REPORTER TWO: Where do you come from?
WILSON: I come from the post-modern world, pal, where words can mean whatever the hell you want them to mean. What hick town do you come from?
REPORTER THREE: You say that eight million people have signed up for Obamacare, but can you tell us how many of them have actually made a payment?
WILSON: I’m sorry, I don’t know.
REPORTER FOUR: Can you tell us how many of them previously were covered, but lost their plans due to Obamacare?
WILSON: I don’t know.
REPORTER FIVE: Can you tell us how many wound up on Medicaid?
WILSON: I don’t know.
REPORTER SIX: Can you tell us how many of them are the young, healthy people with no need for these comprehensive plans that you need to make this boondoggle work?
WILSON: I don’t know.
REPORTER ONE: Why don’t you know?
WILSON: Trust me, you don’t want to know.
REPORTER TWO: The law is currently being challenged in the courts by the Little Sisters of the Poor, who can’t understand why they’re being compelled to pay for contraceptive coverage. How do you respond to that?
WILSON: The Little Sisters of the Poor, as you know, are a notorious street gang that oppose everything this administration does because of the threat we pose to their nefarious traffic in prostitution and narcotics.
REPORTER TWO: Actually, it’s an order of nuns who provide care to the indigent elderly.
WILSON: A perfect cover, don’t you think?
REPORTER THREE: What about the report from the Congressional Budget Office that more than two million Americans will leave the labor force rather than taking a low wage job that would force them to relinquish their Obamacare subsidies?
WILSON: These fortunate people have been freed from the bondage of work. Do you want them to be wage slaves? Of course not. And what makes wage slaves? Wages, that’s what. Thanks to the miracle of Obamacare, these Americans can now devote their energies to more creative pursuits. We’re expecting a veritable renaissance of macrame and beer can sculpture.
REPORTER FOUR: Despite these assurances, all the polls show that most Americans disapprove of Obamacare.
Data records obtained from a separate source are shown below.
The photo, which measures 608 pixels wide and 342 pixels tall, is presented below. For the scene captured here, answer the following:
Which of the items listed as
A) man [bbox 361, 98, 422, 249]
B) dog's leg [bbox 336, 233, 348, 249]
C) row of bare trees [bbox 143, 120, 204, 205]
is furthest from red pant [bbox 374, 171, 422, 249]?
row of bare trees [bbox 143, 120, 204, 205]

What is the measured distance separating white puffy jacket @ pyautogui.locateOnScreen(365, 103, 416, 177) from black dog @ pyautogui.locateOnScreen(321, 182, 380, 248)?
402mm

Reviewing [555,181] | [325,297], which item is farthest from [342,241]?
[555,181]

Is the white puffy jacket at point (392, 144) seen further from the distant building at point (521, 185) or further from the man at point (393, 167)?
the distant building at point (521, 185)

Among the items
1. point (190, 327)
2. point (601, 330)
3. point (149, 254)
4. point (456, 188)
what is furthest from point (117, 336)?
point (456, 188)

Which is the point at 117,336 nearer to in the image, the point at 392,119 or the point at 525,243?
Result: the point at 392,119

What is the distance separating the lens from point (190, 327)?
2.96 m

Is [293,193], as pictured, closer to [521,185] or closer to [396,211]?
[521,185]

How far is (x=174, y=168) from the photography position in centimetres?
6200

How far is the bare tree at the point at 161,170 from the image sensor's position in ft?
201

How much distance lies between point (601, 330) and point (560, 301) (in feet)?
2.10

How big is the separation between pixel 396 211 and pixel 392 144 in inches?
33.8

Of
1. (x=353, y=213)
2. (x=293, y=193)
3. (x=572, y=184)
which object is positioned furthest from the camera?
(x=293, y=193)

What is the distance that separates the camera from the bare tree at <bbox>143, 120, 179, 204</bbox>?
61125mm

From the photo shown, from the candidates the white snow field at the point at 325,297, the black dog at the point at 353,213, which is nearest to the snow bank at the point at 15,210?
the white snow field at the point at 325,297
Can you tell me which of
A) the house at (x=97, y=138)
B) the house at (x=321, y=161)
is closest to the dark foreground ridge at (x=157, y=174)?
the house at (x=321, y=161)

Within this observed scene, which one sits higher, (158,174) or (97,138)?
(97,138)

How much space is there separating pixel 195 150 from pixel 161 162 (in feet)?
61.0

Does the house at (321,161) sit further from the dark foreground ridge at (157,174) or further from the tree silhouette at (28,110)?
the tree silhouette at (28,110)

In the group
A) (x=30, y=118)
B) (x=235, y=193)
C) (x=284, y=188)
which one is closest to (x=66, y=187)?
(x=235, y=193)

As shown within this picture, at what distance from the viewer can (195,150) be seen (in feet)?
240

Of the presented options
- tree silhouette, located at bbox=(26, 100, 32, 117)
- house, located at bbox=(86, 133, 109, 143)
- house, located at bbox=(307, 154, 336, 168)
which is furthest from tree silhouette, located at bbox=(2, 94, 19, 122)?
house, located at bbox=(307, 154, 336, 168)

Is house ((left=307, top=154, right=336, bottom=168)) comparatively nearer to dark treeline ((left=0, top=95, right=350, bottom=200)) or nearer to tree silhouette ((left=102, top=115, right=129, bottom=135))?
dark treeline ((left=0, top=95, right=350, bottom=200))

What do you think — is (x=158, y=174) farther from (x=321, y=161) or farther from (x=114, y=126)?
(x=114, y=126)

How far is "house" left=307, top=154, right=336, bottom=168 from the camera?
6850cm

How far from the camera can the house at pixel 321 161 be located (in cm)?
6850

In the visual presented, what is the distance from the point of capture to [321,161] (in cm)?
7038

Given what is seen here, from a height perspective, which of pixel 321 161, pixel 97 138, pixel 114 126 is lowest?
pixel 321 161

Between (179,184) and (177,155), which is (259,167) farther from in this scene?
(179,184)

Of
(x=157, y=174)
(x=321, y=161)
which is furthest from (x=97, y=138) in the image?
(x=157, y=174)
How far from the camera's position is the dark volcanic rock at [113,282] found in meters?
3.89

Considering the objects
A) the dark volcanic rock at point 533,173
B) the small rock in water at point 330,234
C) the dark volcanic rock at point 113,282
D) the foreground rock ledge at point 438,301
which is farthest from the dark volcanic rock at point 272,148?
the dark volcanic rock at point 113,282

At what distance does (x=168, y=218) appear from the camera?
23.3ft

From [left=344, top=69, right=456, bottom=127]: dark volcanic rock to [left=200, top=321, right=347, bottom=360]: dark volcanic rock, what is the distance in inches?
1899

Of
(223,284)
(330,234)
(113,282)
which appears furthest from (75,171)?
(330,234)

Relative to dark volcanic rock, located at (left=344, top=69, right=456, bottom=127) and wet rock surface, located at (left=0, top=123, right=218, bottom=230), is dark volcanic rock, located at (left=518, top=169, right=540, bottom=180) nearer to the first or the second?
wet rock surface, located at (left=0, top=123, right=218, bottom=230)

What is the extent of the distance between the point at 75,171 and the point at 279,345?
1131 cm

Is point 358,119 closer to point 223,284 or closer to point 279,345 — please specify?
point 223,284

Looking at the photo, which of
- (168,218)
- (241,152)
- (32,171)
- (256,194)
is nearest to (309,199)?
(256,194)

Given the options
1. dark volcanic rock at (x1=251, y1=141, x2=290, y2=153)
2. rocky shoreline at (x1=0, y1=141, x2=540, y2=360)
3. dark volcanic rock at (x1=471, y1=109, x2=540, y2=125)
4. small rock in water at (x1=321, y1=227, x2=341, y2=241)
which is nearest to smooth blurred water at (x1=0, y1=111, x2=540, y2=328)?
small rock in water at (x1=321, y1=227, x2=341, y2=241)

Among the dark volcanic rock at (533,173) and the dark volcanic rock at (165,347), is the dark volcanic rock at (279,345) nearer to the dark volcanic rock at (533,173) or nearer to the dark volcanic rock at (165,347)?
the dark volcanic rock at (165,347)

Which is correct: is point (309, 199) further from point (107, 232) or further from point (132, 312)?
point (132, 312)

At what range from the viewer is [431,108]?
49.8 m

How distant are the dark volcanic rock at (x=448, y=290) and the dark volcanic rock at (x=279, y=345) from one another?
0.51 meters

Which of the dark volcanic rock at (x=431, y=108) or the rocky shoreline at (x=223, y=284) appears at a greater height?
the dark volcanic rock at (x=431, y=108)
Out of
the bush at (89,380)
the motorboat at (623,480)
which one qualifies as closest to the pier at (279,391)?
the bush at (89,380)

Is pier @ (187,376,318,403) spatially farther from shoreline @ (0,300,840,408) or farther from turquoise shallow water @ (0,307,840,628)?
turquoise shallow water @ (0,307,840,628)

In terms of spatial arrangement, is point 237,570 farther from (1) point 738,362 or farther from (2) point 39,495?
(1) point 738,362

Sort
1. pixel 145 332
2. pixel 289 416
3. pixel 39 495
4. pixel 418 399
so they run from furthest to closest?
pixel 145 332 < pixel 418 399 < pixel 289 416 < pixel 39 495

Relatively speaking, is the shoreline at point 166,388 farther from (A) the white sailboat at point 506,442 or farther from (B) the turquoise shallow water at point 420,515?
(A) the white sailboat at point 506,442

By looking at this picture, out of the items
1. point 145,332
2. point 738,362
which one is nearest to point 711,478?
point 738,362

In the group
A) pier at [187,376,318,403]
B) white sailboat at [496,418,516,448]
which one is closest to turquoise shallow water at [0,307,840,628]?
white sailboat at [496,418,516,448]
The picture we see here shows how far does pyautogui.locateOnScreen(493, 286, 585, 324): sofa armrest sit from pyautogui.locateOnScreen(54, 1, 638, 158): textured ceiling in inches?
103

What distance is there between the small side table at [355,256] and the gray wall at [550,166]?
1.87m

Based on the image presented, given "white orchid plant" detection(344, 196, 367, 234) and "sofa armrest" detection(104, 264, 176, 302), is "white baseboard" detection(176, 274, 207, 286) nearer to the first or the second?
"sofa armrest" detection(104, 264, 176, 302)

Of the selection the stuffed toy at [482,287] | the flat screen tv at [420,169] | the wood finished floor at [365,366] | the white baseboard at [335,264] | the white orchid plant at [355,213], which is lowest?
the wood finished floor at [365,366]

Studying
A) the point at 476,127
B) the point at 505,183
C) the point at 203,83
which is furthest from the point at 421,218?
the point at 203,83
WILSON: The administration is hard at work on that, as well. We’ve launched a multi-million dollar advertising campaign to to convince Americans they do approve of Obamacare. We’ve got some NBA stars, some healthy and pretty young models, and we’re in negotiations with that “Flo” woman from the Progressive ads.
REPORTER FOUR: And you think this will make Americans approve of paying more for less?
WILSON: Well, we believe that if the public can be persuaded to watch mixed martial arts fighting and the “Real Housewives of Haysville,” they can be persuaded to do just about anything. They did vote for my boss twice, after all, and he’s not nearly as likable as that “Flo” woman from the Progressive ads. Also, we’re counting on you on the media to help out in the effort. I mean, come on, it’s Obama.